▶ [WHAT IS NEEDED]: From the opening line of the records through the line bearing "Theschaefercenter.org thumbnail", set down every line exactly.

====== INFORMATION ======

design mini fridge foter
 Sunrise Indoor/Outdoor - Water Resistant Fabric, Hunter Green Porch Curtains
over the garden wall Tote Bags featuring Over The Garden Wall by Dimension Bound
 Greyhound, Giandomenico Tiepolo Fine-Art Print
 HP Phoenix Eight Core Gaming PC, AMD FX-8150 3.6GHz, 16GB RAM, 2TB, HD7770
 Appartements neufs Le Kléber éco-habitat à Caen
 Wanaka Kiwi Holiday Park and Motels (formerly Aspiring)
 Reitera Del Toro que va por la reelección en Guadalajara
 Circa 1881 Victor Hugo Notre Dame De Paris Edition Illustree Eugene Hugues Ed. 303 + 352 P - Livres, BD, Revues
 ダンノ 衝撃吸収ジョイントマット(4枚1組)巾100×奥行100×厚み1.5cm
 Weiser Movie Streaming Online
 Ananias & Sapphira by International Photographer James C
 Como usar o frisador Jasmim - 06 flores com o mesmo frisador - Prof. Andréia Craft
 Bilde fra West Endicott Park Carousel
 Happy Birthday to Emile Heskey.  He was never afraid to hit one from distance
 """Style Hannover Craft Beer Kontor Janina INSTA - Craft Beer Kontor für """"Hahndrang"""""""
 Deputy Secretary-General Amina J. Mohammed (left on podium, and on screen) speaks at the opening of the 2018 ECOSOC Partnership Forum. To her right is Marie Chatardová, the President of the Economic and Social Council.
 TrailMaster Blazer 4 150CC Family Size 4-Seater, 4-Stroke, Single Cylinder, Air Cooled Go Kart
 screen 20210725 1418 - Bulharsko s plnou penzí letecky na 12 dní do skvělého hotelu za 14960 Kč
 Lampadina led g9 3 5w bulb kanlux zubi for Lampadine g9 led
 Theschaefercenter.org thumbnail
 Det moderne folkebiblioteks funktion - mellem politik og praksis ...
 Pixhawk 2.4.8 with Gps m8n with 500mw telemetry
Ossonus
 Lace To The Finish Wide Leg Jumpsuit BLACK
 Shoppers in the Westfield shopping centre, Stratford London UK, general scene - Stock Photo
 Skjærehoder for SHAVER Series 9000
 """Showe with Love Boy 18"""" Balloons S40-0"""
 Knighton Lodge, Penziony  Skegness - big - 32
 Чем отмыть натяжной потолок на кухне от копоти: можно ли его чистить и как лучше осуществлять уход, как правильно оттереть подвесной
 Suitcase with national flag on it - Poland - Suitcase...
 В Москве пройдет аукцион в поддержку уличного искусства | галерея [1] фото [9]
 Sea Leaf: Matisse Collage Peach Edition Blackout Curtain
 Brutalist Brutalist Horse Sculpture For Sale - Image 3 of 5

======

▶ [RESPONSE BELOW]:
design mini fridge foter
 Sunrise Indoor/Outdoor - Water Resistant Fabric, Hunter Green Porch Curtains
over the garden wall Tote Bags featuring Over The Garden Wall by Dimension Bound
 Greyhound, Giandomenico Tiepolo Fine-Art Print
 HP Phoenix Eight Core Gaming PC, AMD FX-8150 3.6GHz, 16GB RAM, 2TB, HD7770
 Appartements neufs Le Kléber éco-habitat à Caen
 Wanaka Kiwi Holiday Park and Motels (formerly Aspiring)
 Reitera Del Toro que va por la reelección en Guadalajara
 Circa 1881 Victor Hugo Notre Dame De Paris Edition Illustree Eugene Hugues Ed. 303 + 352 P - Livres, BD, Revues
 ダンノ 衝撃吸収ジョイントマット(4枚1組)巾100×奥行100×厚み1.5cm
 Weiser Movie Streaming Online
 Ananias & Sapphira by International Photographer James C
 Como usar o frisador Jasmim - 06 flores com o mesmo frisador - Prof. Andréia Craft
 Bilde fra West Endicott Park Carousel
 Happy Birthday to Emile Heskey.  He was never afraid to hit one from distance
 """Style Hannover Craft Beer Kontor Janina INSTA - Craft Beer Kontor für """"Hahndrang"""""""
 Deputy Secretary-General Amina J. Mohammed (left on podium, and on screen) speaks at the opening of the 2018 ECOSOC Partnership Forum. To her right is Marie Chatardová, the President of the Economic and Social Council.
 TrailMaster Blazer 4 150CC Family Size 4-Seater, 4-Stroke, Single Cylinder, Air Cooled Go Kart
 screen 20210725 1418 - Bulharsko s plnou penzí letecky na 12 dní do skvělého hotelu za 14960 Kč
 Lampadina led g9 3 5w bulb kanlux zubi for Lampadine g9 led
 Theschaefercenter.org thumbnail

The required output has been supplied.